↓↓↓
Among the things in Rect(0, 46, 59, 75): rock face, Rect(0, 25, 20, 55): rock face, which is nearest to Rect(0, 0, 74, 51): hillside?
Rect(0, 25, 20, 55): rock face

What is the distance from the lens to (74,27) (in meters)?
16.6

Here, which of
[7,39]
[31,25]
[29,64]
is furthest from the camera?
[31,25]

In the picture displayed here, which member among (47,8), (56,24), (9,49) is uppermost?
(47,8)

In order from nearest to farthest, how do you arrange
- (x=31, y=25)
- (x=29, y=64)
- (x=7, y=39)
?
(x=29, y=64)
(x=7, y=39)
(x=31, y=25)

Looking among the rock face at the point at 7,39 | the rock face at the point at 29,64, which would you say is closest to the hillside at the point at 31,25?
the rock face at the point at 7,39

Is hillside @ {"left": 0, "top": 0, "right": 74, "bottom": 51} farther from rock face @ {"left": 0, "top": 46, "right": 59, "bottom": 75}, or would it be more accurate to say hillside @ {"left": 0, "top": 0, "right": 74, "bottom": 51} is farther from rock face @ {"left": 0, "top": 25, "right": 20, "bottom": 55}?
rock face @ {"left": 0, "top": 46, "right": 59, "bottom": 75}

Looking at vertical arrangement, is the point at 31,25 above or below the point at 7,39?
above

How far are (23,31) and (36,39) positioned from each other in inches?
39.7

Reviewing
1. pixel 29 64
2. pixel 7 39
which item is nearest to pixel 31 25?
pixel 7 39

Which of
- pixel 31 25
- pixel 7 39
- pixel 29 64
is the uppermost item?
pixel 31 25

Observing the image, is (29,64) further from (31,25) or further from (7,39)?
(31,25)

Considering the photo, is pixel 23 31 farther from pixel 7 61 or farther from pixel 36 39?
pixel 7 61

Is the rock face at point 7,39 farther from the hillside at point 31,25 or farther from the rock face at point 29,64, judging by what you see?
↑↑↑
Set exercise |
Reproduce every entry above word for word, with each line and line break unchanged.

Response to this task |
Among the things in Rect(0, 46, 59, 75): rock face, Rect(0, 25, 20, 55): rock face, which is nearest to Rect(0, 0, 74, 51): hillside?
Rect(0, 25, 20, 55): rock face

What is the distance from the lens to (74,27) (in meters)?
16.6

Here, which of
[7,39]
[31,25]
[29,64]
is furthest from the camera?
[31,25]

In the picture displayed here, which member among (47,8), (56,24), (9,49) is uppermost?
(47,8)

In order from nearest to farthest, how do you arrange
- (x=31, y=25)
- (x=29, y=64)
- (x=7, y=39)
?
(x=29, y=64)
(x=7, y=39)
(x=31, y=25)

Looking among the rock face at the point at 7,39 | the rock face at the point at 29,64, which would you say is closest to the hillside at the point at 31,25?
the rock face at the point at 7,39

Is hillside @ {"left": 0, "top": 0, "right": 74, "bottom": 51} farther from rock face @ {"left": 0, "top": 46, "right": 59, "bottom": 75}, or would it be more accurate to say hillside @ {"left": 0, "top": 0, "right": 74, "bottom": 51} is farther from rock face @ {"left": 0, "top": 25, "right": 20, "bottom": 55}?
rock face @ {"left": 0, "top": 46, "right": 59, "bottom": 75}

Looking at vertical arrangement, is the point at 31,25 above or below the point at 7,39?
above

How far are (23,31) and (36,39) positioned from each other in inches?
39.7

Reviewing
1. pixel 29 64
2. pixel 7 39
which item is nearest to pixel 31 25?
pixel 7 39

Which of
- pixel 31 25
- pixel 7 39
- pixel 29 64
is the uppermost item?
pixel 31 25

Observing the image, is (29,64) further from (31,25) or further from (7,39)?
(31,25)

Considering the photo, is pixel 23 31 farther from pixel 7 61 or farther from pixel 36 39?
pixel 7 61

Is the rock face at point 7,39 farther from the hillside at point 31,25 or farther from the rock face at point 29,64, judging by what you see?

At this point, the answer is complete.